After deploying the app to App Service, access it with Chrome. image.png It is a naive application, but the IP address (172.16.1.5) is displayed. This IP address will be the internal IP of each instance of App Service, so it will be the information to identify which instance this session is connected to.

This time I tried to access it from Edge. image.png Only the address is different from the one displayed in Chrome. App Service’s internal load balancer works for Stiky, so even if you have multiple backend instances, it’s basically going to connect to the same instance each time. (By the way, the weighting of load balancer distribution seems to be related to the amount of access, and Chrome reloaded about 10 times to connect to different instances.)

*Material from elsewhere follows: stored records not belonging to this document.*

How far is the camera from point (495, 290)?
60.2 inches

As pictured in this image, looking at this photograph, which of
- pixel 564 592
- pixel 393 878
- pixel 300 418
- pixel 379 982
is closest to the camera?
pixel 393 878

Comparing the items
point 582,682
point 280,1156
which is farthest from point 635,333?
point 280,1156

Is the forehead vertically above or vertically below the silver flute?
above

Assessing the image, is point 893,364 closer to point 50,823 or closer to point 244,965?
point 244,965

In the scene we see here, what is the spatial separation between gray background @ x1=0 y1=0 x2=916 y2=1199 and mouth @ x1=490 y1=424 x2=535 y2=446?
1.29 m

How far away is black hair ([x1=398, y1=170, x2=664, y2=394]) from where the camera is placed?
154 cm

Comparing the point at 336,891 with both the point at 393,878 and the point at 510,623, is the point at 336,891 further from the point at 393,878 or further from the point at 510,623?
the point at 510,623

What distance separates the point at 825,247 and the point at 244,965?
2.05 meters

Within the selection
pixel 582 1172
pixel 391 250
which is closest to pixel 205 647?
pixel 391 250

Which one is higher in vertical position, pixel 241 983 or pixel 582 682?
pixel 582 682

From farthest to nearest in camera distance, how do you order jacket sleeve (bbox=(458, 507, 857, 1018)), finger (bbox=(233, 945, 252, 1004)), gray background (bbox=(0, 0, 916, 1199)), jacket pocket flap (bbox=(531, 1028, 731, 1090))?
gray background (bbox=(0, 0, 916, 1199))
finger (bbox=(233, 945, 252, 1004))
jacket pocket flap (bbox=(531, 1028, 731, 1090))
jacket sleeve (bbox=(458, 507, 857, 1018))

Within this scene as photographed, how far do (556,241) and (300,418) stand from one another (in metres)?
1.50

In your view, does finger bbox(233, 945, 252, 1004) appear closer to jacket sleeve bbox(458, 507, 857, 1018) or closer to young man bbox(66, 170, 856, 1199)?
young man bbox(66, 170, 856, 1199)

Now use Postman to access /status. image.png I was able to confirm that it was returned with a 200 status code. This connects to an instance of 172.16.1.5. Now try changing the response from /status to return a 500 status code. image.png In this verification application, by dynamically setting the HTTP status code returned from /status, it is expected that an abnormality of the application will be detected and the abnormal instance will be eliminated and restarted on the App Service side. I am.

Wait about 10 minutes and try updating Chrome. image.png The IP has changed to 172.16.1.2 and it looks like the instance was rebooted. Just in case, I will check with Postman. image.png Similarly, the access destination has changed to 172.16.1.2. From this, it can be confirmed that the Health Check function has been activated, the instance determined to be abnormal has been disconnected, and the instance has been restarted.

I will also check on the Azure portal side.image.png The orange line is the instance that I intentionally changed so that the response to HTTP Ping becomes abnormal. From the metric, you can see that the instance wasn’t responding from 14:59 to 15:14. After that, the service is restored because it was automatically restarted.

The Health Check function needs to be implemented on the application side, but it is an effective function to improve the resilience of services. This time we only confirmed the basic behavior, but I would like to spend some time checking the detailed behavior again.

That’s all for trying Health Check with App Service.